Counteraction by the Communists, who saw the Nazis challenging them in their very own domain, led to brawls and street battles. Step by step the numbers involved in these struggles increased, until gradually there developed that “silent civil war” which until January, 1933, left behind it a thin but steadily bleeding trail. Then it came to an abrupt end when the one side seized power.

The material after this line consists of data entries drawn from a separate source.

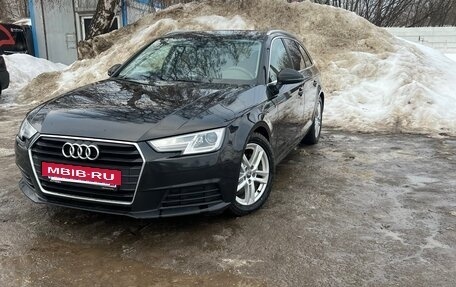 Audi A4, 2017 год, 2 100 000 рублей, 7 фотография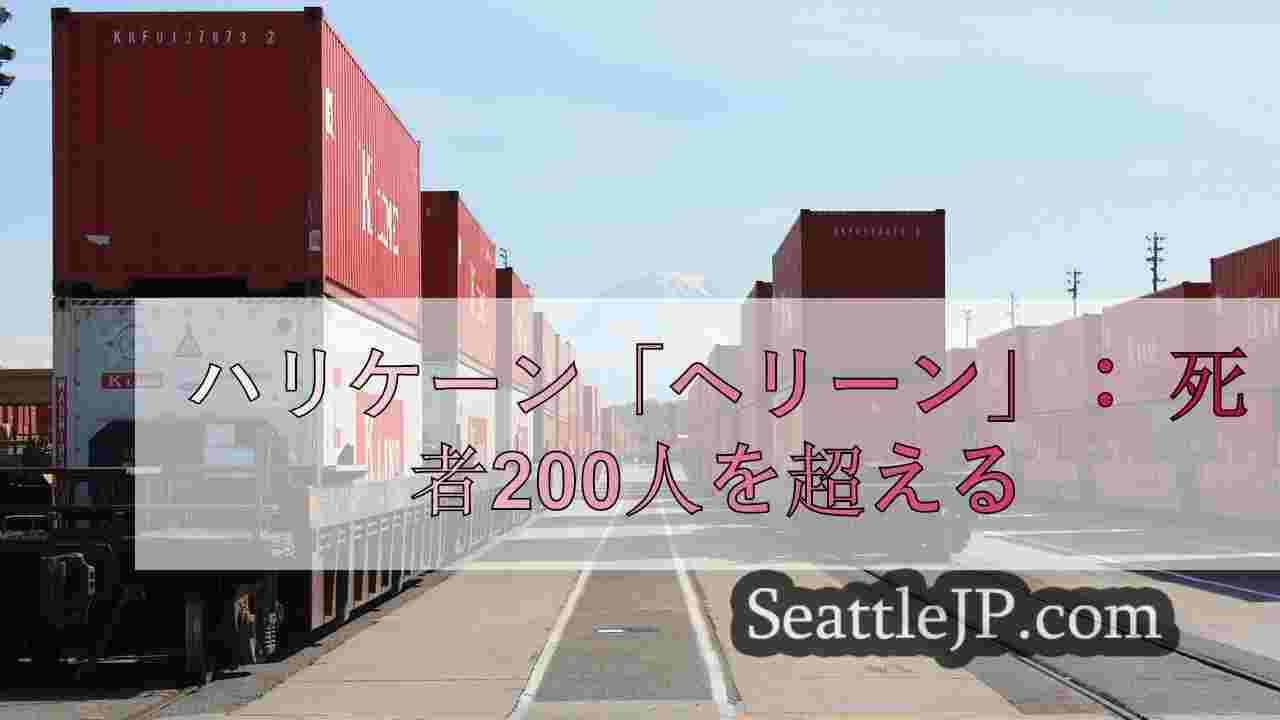 シアトルニュース SeattleJP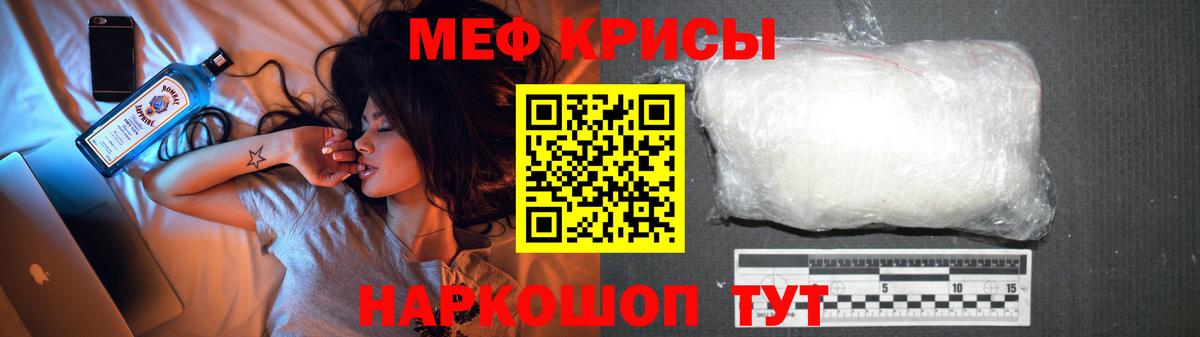Метамфетамин Гулькевичи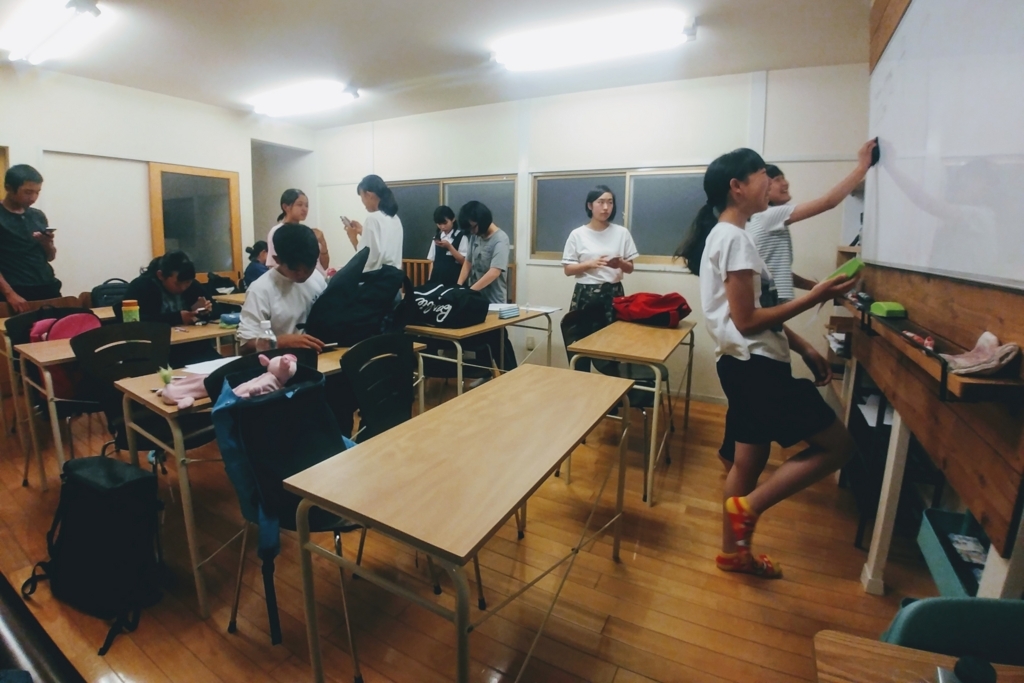 f:id:studyroomnaia:20180522072804j:plain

The battles with the Communists had begun as early as March, 1929, in the area of Dithmarschen (Schlesing-Holstein). During a fierce brawl, two members of the SA (a farmer named Hermann Schmidt and a cabinetmaker named Otto Streibel) had been killed and thirty persons injured, some of them gravely. Hereafter the strife shifted to the big cities whose working-class districts and networks of alleys served as a grim terrain for a form of guerrilla warfare. Corner cafes and basement bistros served as bases for the belligerents; these were the so-called storm pubs; one contemporary described his as a “fortified position in the battle zone.” As early as May 1, 1929, hostilities broke out on Berlin’s East End between the storm troopers and the Communists’ military organization, the Red Front Fighters League. For days whole rows of streets were in the grip of virtual war; the strife resulted in nineteen dead and forty wounded, most of them severely. It took massive intervention by the police, ultimately supported by armored cars, to stop the fighting.